=== Material for this exercise ===

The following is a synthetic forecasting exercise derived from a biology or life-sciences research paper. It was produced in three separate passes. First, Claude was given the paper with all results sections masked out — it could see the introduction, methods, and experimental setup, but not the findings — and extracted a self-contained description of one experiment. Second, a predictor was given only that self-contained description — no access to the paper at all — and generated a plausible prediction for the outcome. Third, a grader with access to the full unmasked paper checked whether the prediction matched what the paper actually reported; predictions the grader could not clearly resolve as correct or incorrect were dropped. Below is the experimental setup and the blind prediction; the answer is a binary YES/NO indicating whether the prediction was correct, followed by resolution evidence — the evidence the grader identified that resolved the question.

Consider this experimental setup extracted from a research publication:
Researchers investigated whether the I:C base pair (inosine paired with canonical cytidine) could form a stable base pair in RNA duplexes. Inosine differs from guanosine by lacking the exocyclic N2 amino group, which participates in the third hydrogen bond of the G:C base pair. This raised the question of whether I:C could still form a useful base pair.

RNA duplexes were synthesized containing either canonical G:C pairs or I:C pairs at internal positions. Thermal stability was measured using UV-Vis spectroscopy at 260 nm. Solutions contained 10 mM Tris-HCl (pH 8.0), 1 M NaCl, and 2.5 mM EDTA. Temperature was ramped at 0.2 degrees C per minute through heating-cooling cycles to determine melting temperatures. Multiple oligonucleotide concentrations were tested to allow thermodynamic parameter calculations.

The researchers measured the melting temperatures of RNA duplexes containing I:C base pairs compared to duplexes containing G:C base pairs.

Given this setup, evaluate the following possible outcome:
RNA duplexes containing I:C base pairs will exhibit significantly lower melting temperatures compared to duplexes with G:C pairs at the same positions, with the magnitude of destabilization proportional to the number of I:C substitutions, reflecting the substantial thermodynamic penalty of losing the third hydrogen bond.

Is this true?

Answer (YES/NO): YES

===

Work item :: Which lines of the entries above contain the string "experimental"? Copy each one.

Answer ::
The following is a synthetic forecasting exercise derived from a biology or life-sciences research paper. It was produced in three separate passes. First, Claude was given the paper with all results sections masked out — it could see the introduction, methods, and experimental setup, but not the findings — and extracted a self-contained description of one experiment. Second, a predictor was given only that self-contained description — no access to the paper at all — and generated a plausible prediction for the outcome. Third, a grader with access to the full unmasked paper checked whether the prediction matched what the paper actually reported; predictions the grader could not clearly resolve as correct or incorrect were dropped. Below is the experimental setup and the blind prediction; the answer is a binary YES/NO indicating whether the prediction was correct, followed by resolution evidence — the evidence the grader identified that resolved the question.
Consider this experimental setup extracted from a research publication:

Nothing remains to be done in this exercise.